*AVAILABLE RECORDS:*
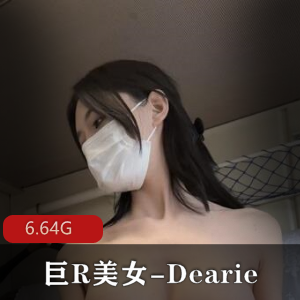 网红女神Dearie丝袜作品20套6.64G视频资源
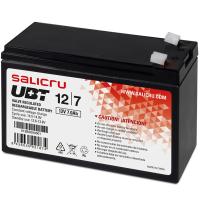 Salicru UBT 7Ah / 12V AGM Recargable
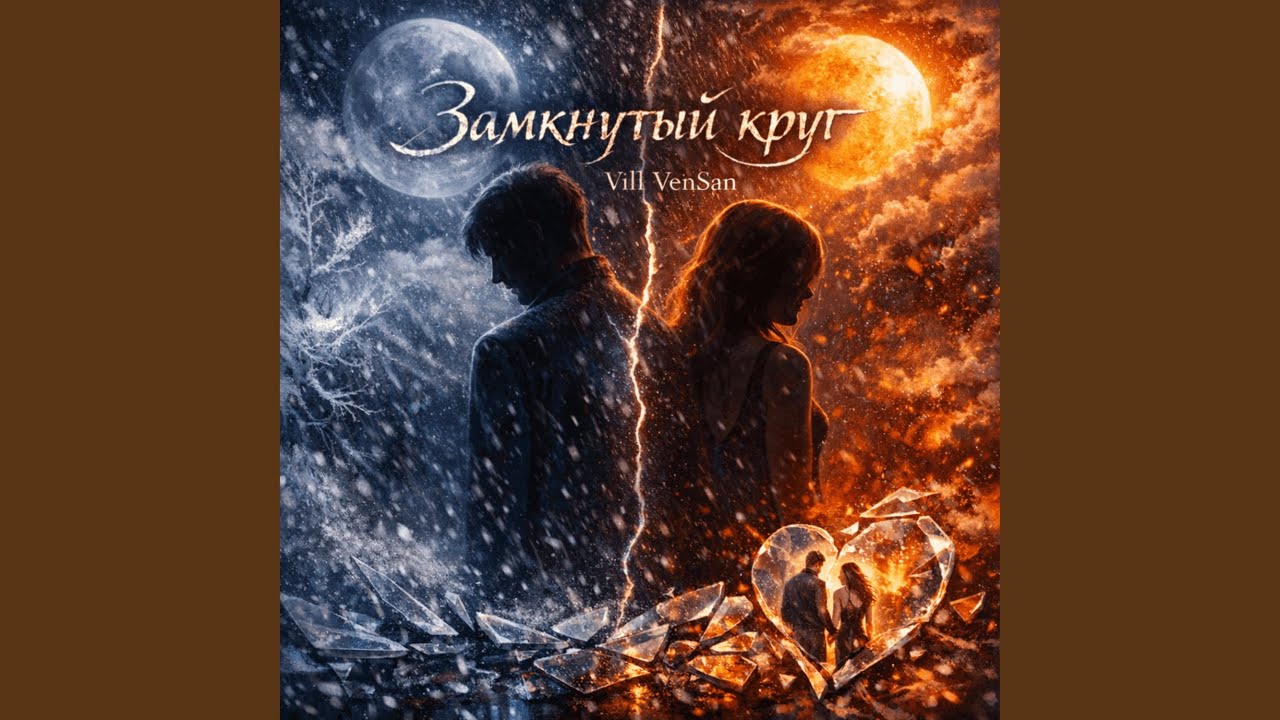 Замкнутый круг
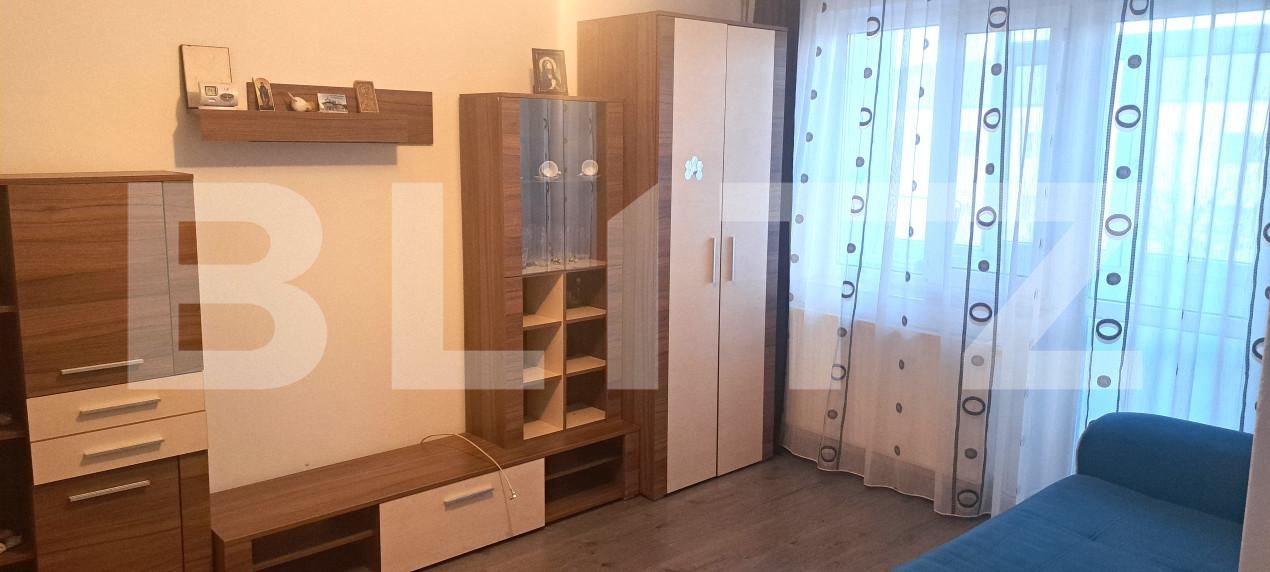 Apartament de închiriat 2 camere Alecu Russo - 163341AI | BLITZ Bacău | Poza5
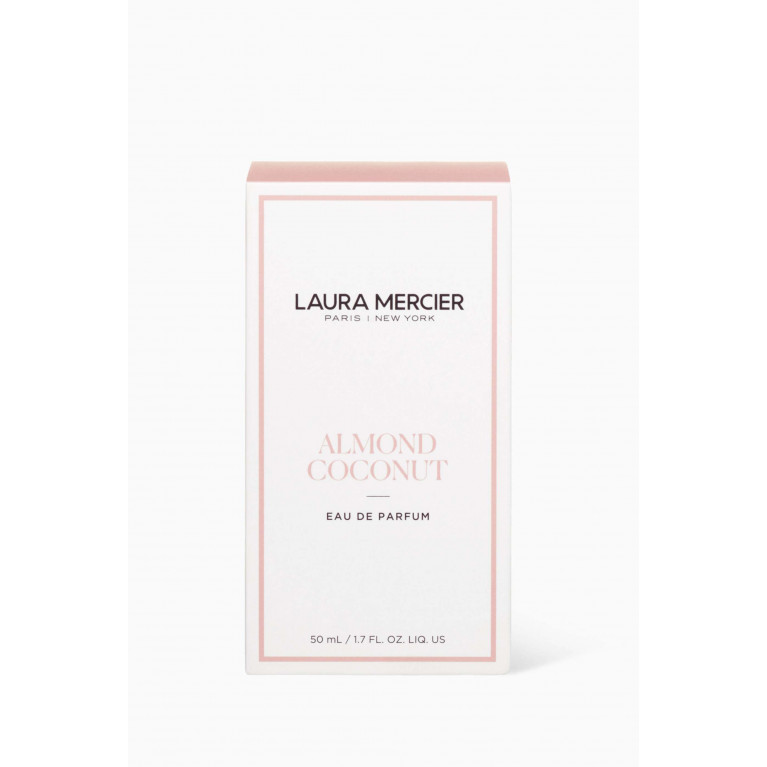 Laura Mercier - Almond Coconut Eau de Parfum, 50ml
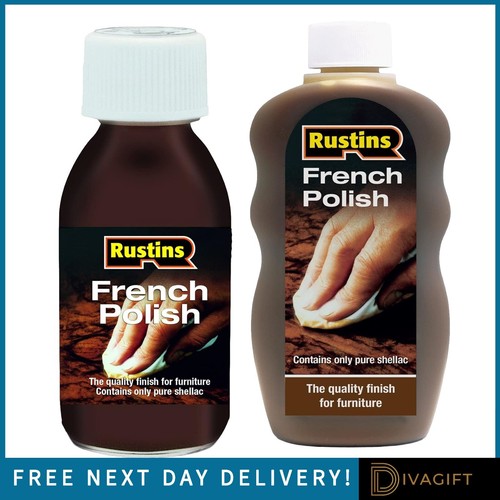 Rustins french polish - rustins,
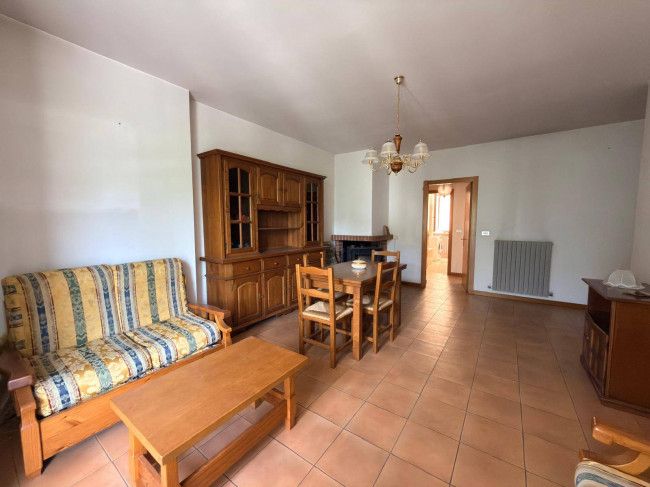 Appartamento a Acquasanta Terme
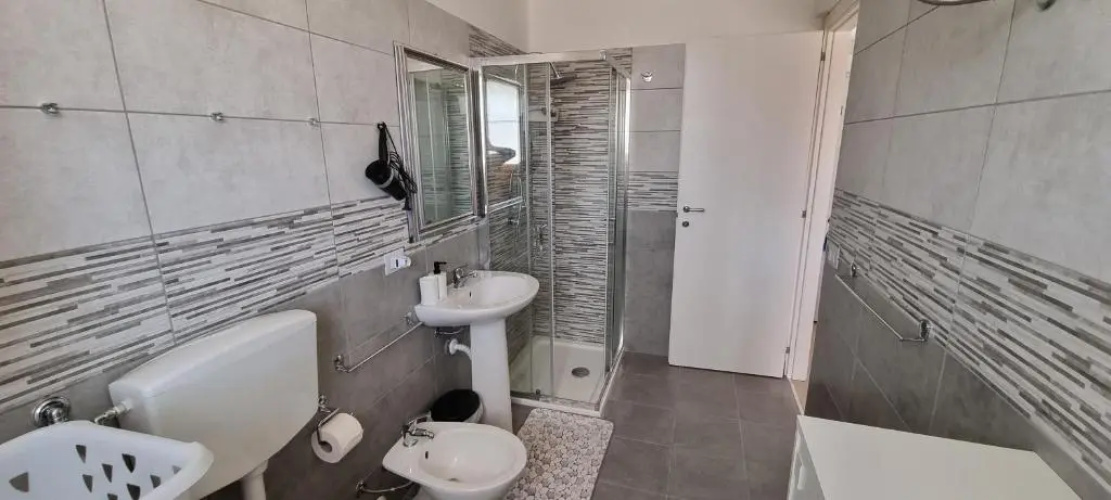 Appartamento Centro Niscemi 70 mq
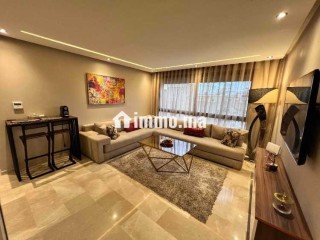 Studio Meublé à Louer au Princesse - Appartement à louer - Casablanca
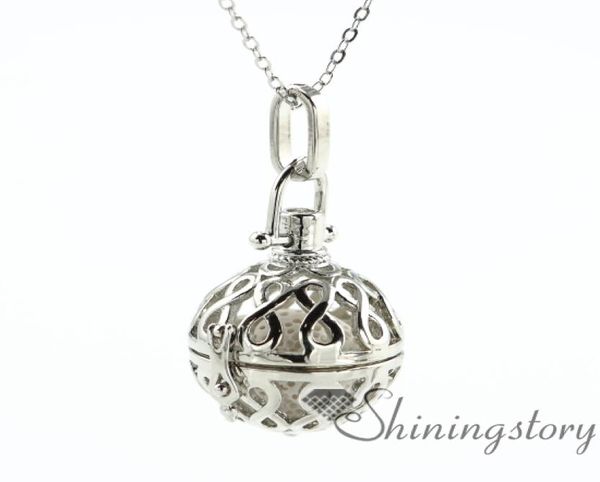8 openwork essential oil necklace aromatherapy jewelry whole jewelry lockets aromatherapy pendant lava volcanic stone metal9225672, Silver
8 openwork essential oil necklace aromatherapy jewelry whole jewelry lockets aromatherapy pendant lava volcanic stone metal9225672, Silver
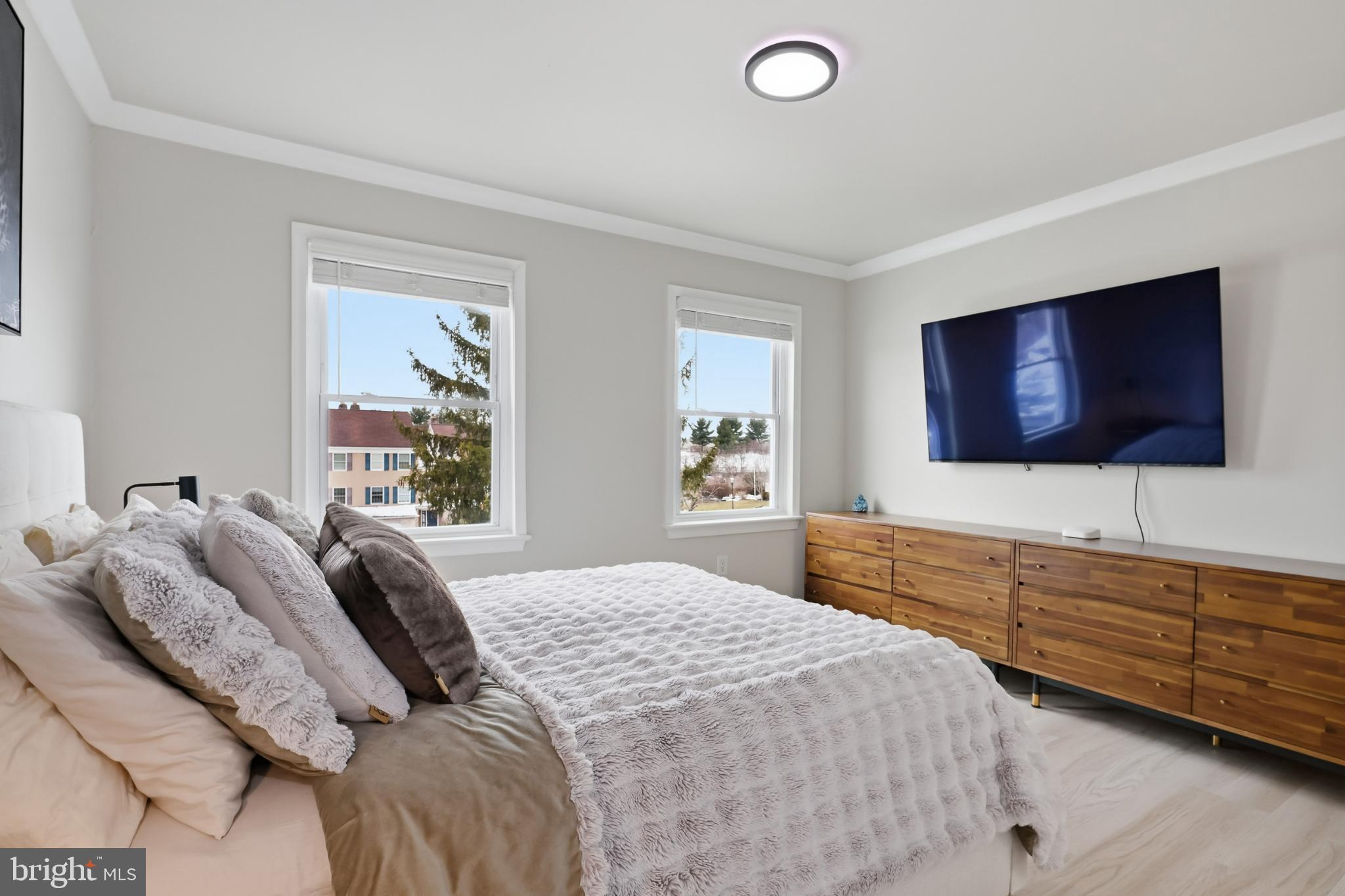 QUAIL HOLLOW - Residential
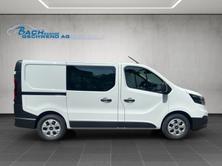 RENAULT Trafic 2.0 Blue dCi 130 Advance L1H1 EN, Diesel, New car, Manual - 3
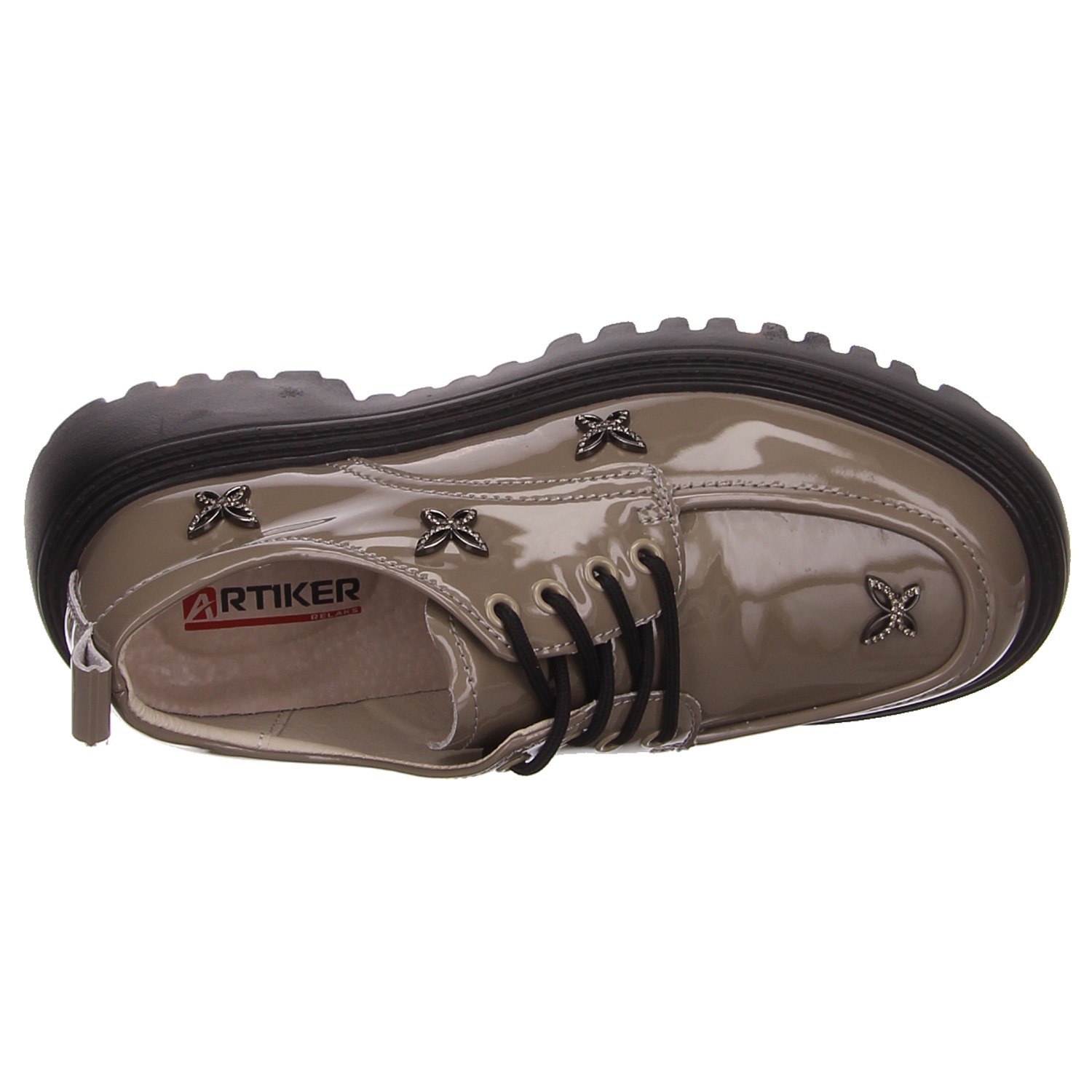 Arktiker Schnürschuhe 55C1010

*DIRECTIONS:*
Repeat the data in full, exactly as it stands, but drop every picture.

*SOLUTION TO THIS TASK:*
 网红女神Dearie丝袜作品20套6.64G视频资源
 Salicru UBT 7Ah / 12V AGM Recargable
 Замкнутый круг
 Apartament de închiriat 2 camere Alecu Russo - 163341AI | BLITZ Bacău | Poza5
 Laura Mercier - Almond Coconut Eau de Parfum, 50ml
 Rustins french polish - rustins,
 Appartamento a Acquasanta Terme
 Appartamento Centro Niscemi 70 mq
 Studio Meublé à Louer au Princesse - Appartement à louer - Casablanca
8 openwork essential oil necklace aromatherapy jewelry whole jewelry lockets aromatherapy pendant lava volcanic stone metal9225672, Silver
8 openwork essential oil necklace aromatherapy jewelry whole jewelry lockets aromatherapy pendant lava volcanic stone metal9225672, Silver
 QUAIL HOLLOW - Residential
 RENAULT Trafic 2.0 Blue dCi 130 Advance L1H1 EN, Diesel, New car, Manual - 3
 Arktiker Schnürschuhe 55C1010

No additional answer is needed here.